■ **Written task**
Please output every one of the entries below word for word, leaving out the pictures.

■ **Given records**
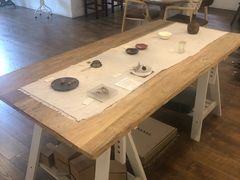 -MAISON门前杂货店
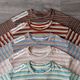 PADDLE POP
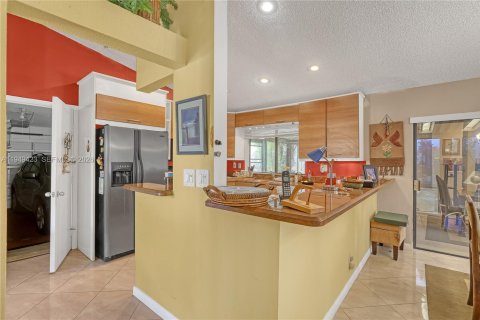 Villa ou maison à vendre à Boynton Beach, Floride: 2 chambres, 132.85 m2 № 2021904 - photo 15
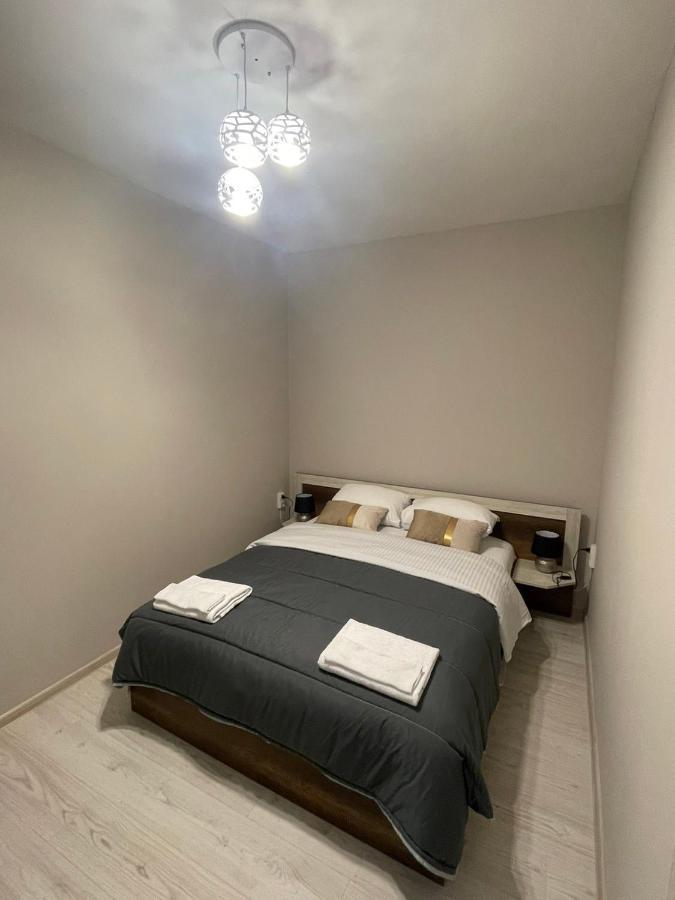 Home Varna Dış mekan fotoğraf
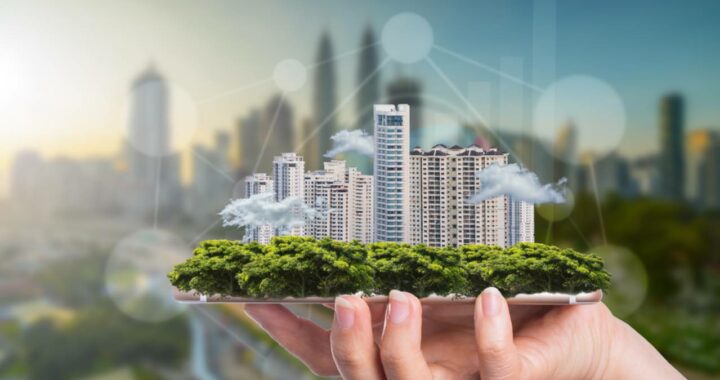 Smart City, quali vantaggi ci riserva il futuro interconnesso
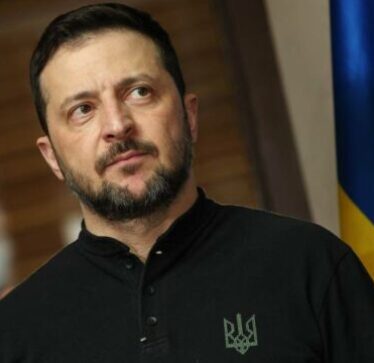 Zelensky e quan produktiv takimin me emisarin e Trump: E rëndësishme për ne dhe gjithë botën që të ndjehet fuqia e Amerikës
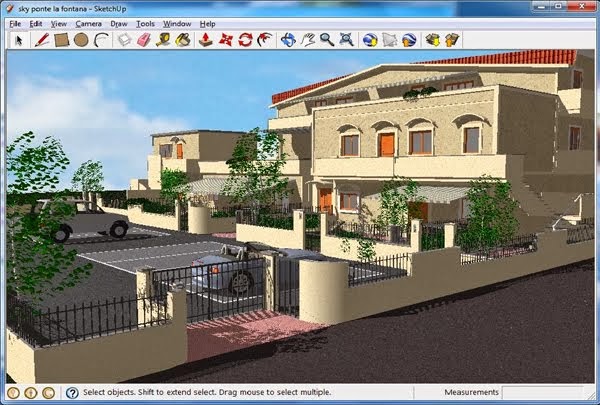SketchUp-Pro-2014-14.0.4900-Latest-Version-1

■ **Answer for this exercise**
 -MAISON门前杂货店
 PADDLE POP
 Villa ou maison à vendre à Boynton Beach, Floride: 2 chambres, 132.85 m2 № 2021904 - photo 15
 Home Varna Dış mekan fotoğraf
 Smart City, quali vantaggi ci riserva il futuro interconnesso
 Zelensky e quan produktiv takimin me emisarin e Trump: E rëndësishme për ne dhe gjithë botën që të ndjehet fuqia e Amerikës
SketchUp-Pro-2014-14.0.4900-Latest-Version-1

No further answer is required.